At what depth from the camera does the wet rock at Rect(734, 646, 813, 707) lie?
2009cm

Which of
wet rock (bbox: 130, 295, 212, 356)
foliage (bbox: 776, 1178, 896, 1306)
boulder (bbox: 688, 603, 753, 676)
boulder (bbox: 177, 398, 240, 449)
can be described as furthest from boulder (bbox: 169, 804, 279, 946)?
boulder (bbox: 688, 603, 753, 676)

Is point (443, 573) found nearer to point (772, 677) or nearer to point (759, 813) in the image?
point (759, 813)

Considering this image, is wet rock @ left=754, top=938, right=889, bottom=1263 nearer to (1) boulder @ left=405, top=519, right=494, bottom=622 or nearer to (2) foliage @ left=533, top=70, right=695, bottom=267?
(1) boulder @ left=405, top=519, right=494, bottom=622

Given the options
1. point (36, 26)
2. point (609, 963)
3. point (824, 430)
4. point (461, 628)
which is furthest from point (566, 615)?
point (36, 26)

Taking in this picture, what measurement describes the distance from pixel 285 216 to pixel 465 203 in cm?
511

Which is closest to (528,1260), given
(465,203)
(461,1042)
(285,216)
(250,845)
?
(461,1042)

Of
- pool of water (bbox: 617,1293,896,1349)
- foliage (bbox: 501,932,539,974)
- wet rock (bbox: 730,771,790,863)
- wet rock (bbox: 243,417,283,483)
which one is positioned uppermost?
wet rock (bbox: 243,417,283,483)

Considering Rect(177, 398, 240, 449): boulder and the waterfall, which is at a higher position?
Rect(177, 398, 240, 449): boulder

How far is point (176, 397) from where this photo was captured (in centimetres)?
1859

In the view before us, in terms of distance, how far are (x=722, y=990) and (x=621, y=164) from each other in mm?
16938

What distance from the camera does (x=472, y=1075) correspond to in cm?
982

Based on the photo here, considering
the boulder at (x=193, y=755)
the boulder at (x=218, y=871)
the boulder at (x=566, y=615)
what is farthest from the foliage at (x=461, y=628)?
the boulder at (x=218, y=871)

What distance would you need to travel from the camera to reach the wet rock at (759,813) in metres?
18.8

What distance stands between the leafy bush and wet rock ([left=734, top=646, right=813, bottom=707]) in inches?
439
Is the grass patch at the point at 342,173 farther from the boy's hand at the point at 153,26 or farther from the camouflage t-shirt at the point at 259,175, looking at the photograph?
☆ ☆ ☆
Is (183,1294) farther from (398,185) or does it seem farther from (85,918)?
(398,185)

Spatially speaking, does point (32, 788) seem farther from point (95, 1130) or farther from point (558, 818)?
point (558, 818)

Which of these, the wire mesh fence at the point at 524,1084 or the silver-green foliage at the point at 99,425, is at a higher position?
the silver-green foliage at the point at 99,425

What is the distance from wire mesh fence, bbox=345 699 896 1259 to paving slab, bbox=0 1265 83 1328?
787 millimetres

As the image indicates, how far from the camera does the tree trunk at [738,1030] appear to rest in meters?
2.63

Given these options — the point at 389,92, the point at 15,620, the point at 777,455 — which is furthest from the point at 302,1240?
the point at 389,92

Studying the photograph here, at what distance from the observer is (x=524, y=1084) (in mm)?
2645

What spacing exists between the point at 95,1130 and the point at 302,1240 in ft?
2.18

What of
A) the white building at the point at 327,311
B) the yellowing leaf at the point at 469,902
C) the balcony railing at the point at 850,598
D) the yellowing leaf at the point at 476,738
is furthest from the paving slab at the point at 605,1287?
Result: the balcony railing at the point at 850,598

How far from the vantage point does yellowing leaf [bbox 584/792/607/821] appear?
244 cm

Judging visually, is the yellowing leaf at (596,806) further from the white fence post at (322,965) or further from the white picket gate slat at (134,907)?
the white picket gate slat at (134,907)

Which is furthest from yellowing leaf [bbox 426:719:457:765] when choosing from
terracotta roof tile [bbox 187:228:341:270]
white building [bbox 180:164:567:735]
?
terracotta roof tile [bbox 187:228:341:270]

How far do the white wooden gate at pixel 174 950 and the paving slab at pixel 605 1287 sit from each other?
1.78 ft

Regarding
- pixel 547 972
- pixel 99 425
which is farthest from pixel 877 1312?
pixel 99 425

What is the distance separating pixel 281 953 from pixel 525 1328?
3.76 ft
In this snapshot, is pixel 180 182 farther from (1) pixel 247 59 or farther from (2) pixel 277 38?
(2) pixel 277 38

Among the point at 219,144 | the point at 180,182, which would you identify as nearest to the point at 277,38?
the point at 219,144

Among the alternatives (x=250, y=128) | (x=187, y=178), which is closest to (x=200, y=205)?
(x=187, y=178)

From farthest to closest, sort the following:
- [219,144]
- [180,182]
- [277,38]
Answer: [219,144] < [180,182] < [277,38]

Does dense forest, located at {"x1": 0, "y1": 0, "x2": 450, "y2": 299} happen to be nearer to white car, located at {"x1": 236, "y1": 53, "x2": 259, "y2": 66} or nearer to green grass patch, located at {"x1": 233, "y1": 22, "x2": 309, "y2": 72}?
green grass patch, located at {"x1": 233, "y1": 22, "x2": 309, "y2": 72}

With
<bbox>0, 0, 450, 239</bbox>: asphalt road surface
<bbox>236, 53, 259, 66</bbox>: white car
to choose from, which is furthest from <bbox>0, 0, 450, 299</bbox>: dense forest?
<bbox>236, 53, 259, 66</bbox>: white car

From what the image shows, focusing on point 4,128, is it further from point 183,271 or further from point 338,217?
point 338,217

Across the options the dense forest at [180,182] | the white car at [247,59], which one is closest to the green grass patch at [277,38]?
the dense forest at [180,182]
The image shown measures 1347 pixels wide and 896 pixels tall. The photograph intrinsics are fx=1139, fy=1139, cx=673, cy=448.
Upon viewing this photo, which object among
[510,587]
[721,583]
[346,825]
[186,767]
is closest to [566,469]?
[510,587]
☆ ☆ ☆
### The problem
Copy the stretch of entries from the line containing "Is (183,1294) farther" through the line containing "Result: the balcony", both included, keeping every character unchanged.

### Exercise result
Is (183,1294) farther from (398,185) or does it seem farther from (85,918)?
(398,185)

Spatially speaking, does point (32, 788) seem farther from point (95, 1130) or farther from point (558, 818)?
point (558, 818)

Which of these, the wire mesh fence at the point at 524,1084 or the silver-green foliage at the point at 99,425, is at a higher position?
the silver-green foliage at the point at 99,425

What is the distance from wire mesh fence, bbox=345 699 896 1259 to paving slab, bbox=0 1265 83 1328?
787 millimetres

As the image indicates, how far from the camera does the tree trunk at [738,1030] appear to rest in meters?
2.63

Given these options — the point at 389,92, the point at 15,620, the point at 777,455 — which is furthest from the point at 302,1240?
the point at 389,92

Studying the photograph here, at what distance from the observer is (x=524, y=1084) (in mm)?
2645

What spacing exists between the point at 95,1130 and the point at 302,1240 in ft?
2.18

What of
A) the white building at the point at 327,311
B) the yellowing leaf at the point at 469,902
C) the balcony railing at the point at 850,598
D) the yellowing leaf at the point at 476,738
is furthest from the paving slab at the point at 605,1287?
Result: the balcony railing at the point at 850,598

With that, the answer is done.